Director / Sr Director - Clinical Development (Pulmonology)

Incumbent can be based anywhere in Europe or the US.

This position is intended to head and support the clinical development of new drugs, focusing on innovative approaches to plan clinical studies and support end-to-end drug development in accordance with all applicable regulations and aligning with the company's business objectives. Responsibilities include discussions with global regulators on respiratory clinical development pathways to facilitate drug approvals, review and due diligence of in-licensing respiratory molecules, and participation in ad boards and global respiratory meetings.

1. Lead, manage, and mentor Clinical Sciences respiratory projects to ensure timely delivery of all deliverables.
2. Contribute to and review key study documents such as protocols, informed consents, amendments, eCRFs, SAP, MMP, SMP, and TLFs.
3. Review CRO medical monitoring capabilities during study startup and RFP processes, including CVs, MMP, and investigator/site lists.
4. Provide guidance on subject eligibility, deviations, and other medical, safety, or protocol-related questions to CRO MM, site investigators, and study teams.
5. Review blinded efficacy and safety data, listings, tables, deviations, and support review of blinded SAE or SUSAR documents, escalating data impacting safety or integrity.
6. Participate in medical monitoring safety meetings and review minutes.
7. Review blinded medical coding for AEs, SAEs, medications, and medical history, and interpret efficacy and safety data post-unblinding.
8. Support business development for respiratory programs, portfolio, medical affairs, and lifecycle management programs.
9. Collaborate with internal stakeholders across various departments.
10. Participate in ad boards, respiratory forums, and meetings, and engage with regulators on clinical development pathways.
11. Evaluate new business opportunities and internal drug candidates to expand the respiratory, allergy, and inflammation pipeline.
12. Drive the strategy and delivery of respiratory programs from candidate evaluation to registration.
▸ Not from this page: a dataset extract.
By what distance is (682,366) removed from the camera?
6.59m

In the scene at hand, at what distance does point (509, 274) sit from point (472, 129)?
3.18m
Educational Qualifications: MD / MS, with specialization in Internal and Pulmonary / Critical Care Medicine.

Minimum 18 years of experience as a practicing pulmonary clinical professional, with over 5 years in pharmaceutical or clinical project development, including regulatory interactions.

Expertise in drug development, scientific advocacy, and regulatory engagement.

Strong decision-making and influencing skills, with good interpersonal abilities.